▶ [TEXTO]:
Na margem certa da vida, a esquerda.

Ventania

Na margem certa da vida, a esquerda.

origem

Não sabes que podes chorar, que podes falhar, que podes dizer coisas de que te arrependas e que os pedidos de desculpa não te enferrujam. Não te perdoas os erros e esse será provavelmente o maior de todos. Tentar não falhar é o melhor que se pode fazer. Esse muro que não me impede só corta a tua luz. Não tens de ser perfeito, impoluto ou imaculado. Podes ser assim tal qual como és, às vezes imbecil, um bocado estúpido, um estropício e tudo o mais que te chamo quando falho também.

Gosto de ti à mesma, digo em tom de brincadeira. Gosto de ti, digo com toda a seriedade.

[Dados web de imagem e texto]
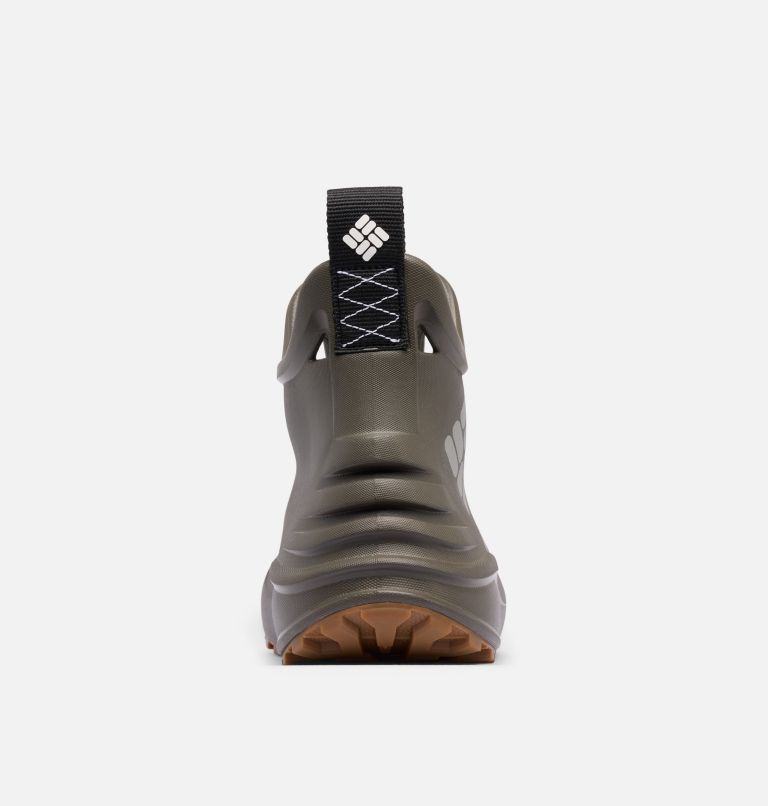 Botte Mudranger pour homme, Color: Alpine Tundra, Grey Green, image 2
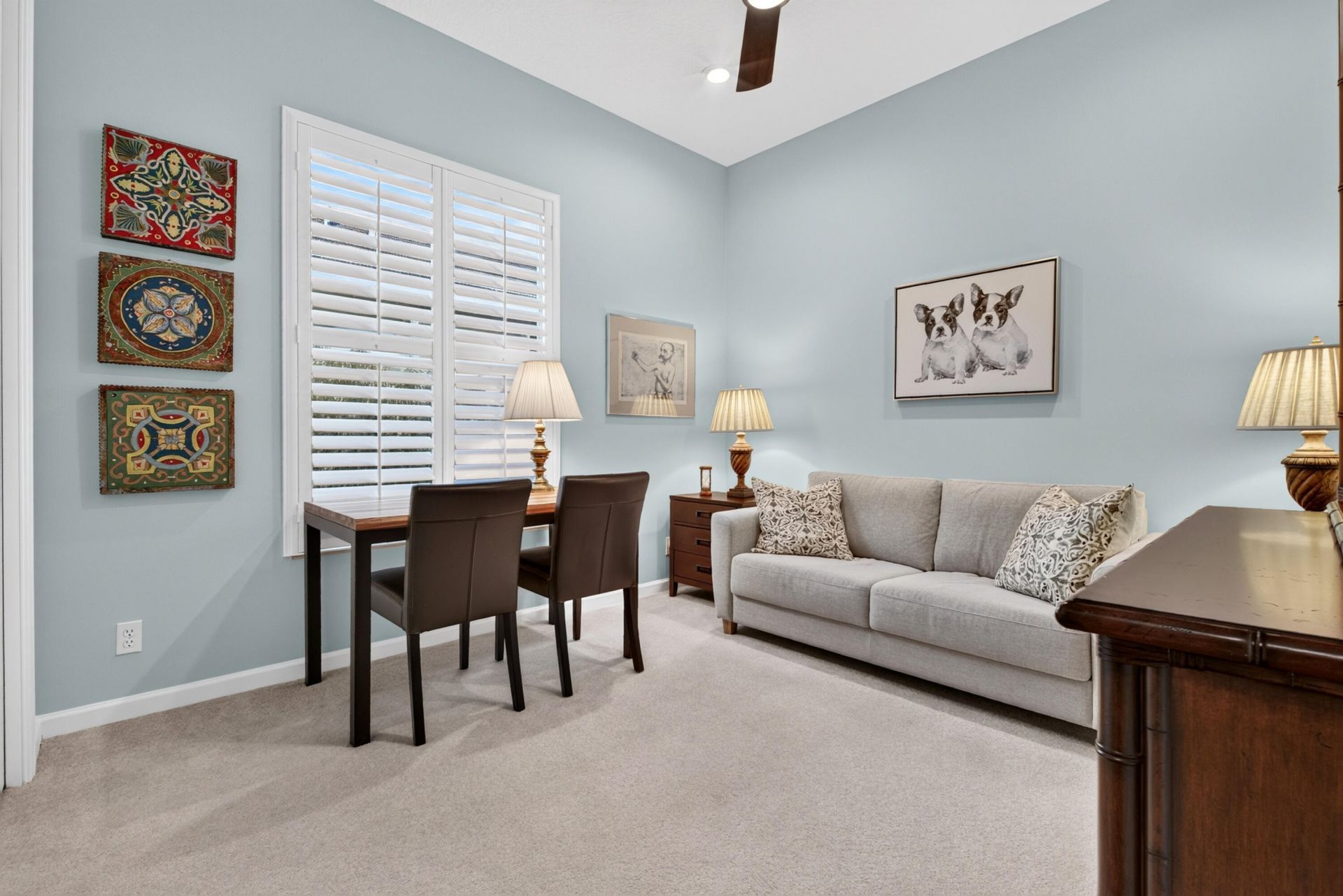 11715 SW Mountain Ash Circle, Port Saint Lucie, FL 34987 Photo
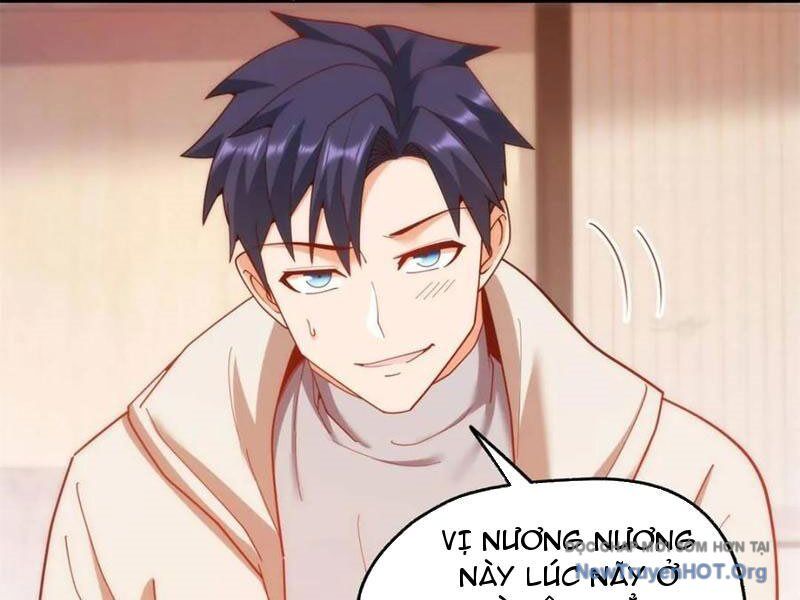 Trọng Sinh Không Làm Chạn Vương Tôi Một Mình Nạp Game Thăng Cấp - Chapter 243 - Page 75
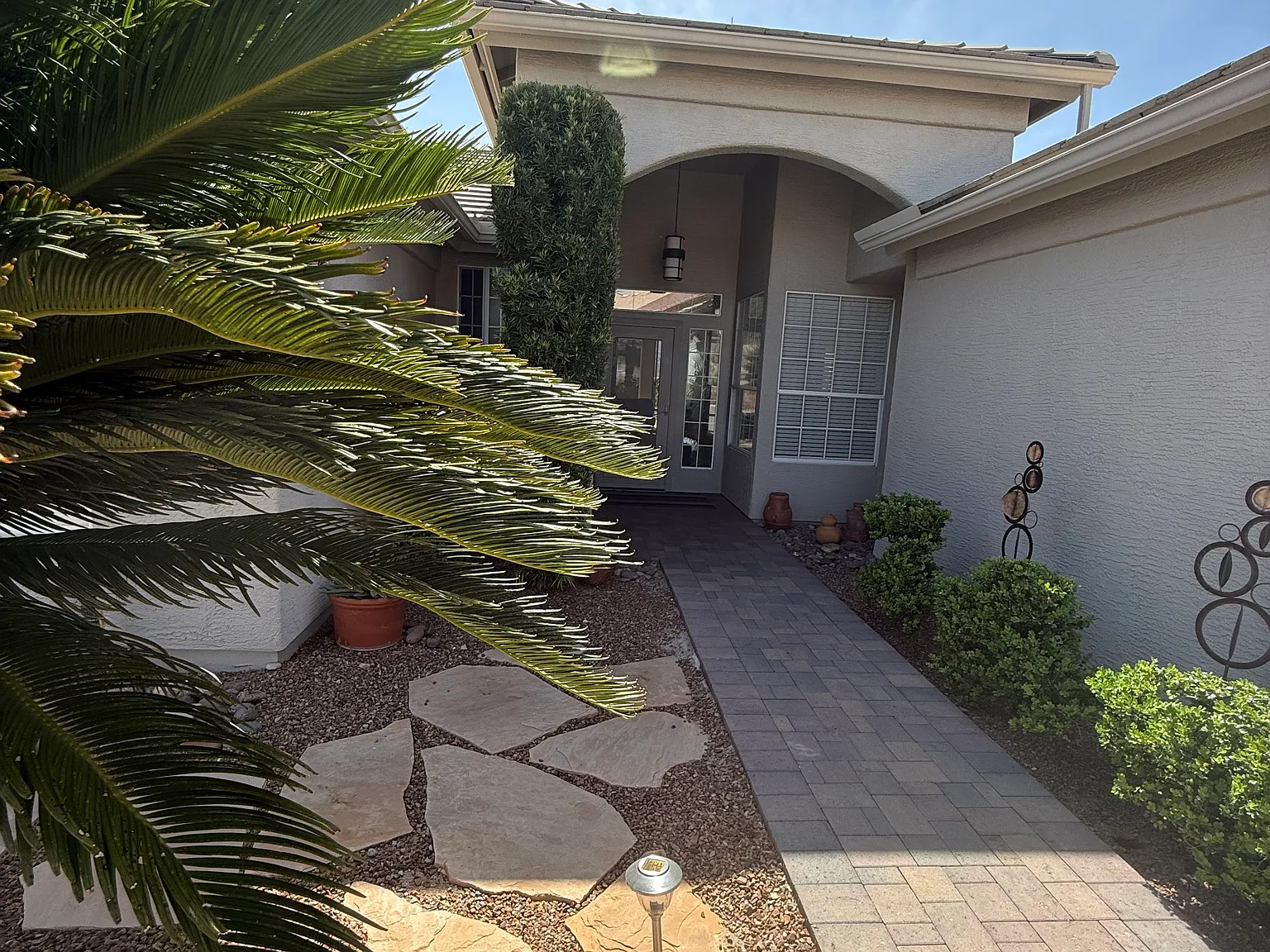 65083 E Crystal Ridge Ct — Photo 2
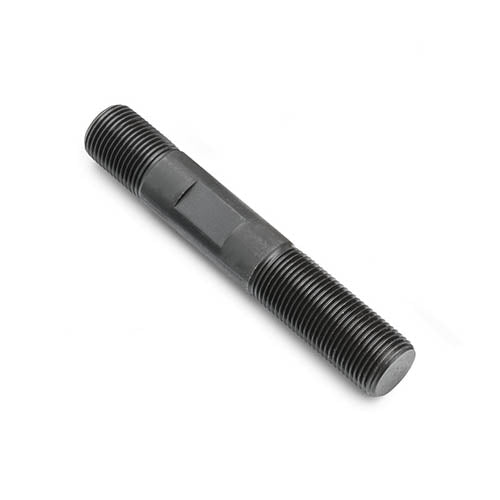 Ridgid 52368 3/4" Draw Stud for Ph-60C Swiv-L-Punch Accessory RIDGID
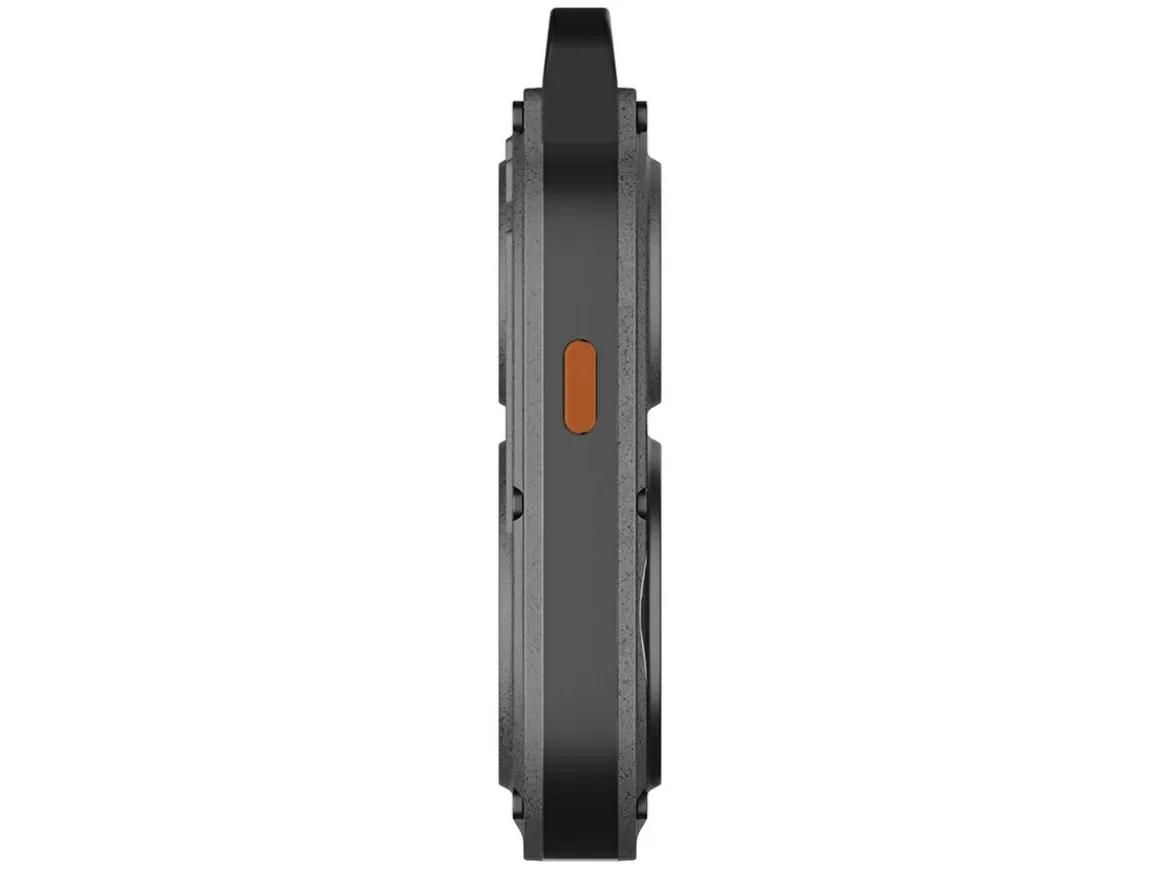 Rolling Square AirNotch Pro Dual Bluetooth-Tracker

▶ [TAREFA]: Reproduza, por favor, sem qualquer alteração o trecho do texto que começa nas palavras com "Não sabes que" e termina depois de "toda a seriedade.".

▶ [ÁREA DE RESPOSTA]:
Não sabes que podes chorar, que podes falhar, que podes dizer coisas de que te arrependas e que os pedidos de desculpa não te enferrujam. Não te perdoas os erros e esse será provavelmente o maior de todos. Tentar não falhar é o melhor que se pode fazer. Esse muro que não me impede só corta a tua luz. Não tens de ser perfeito, impoluto ou imaculado. Podes ser assim tal qual como és, às vezes imbecil, um bocado estúpido, um estropício e tudo o mais que te chamo quando falho também.

Gosto de ti à mesma, digo em tom de brincadeira. Gosto de ti, digo com toda a seriedade.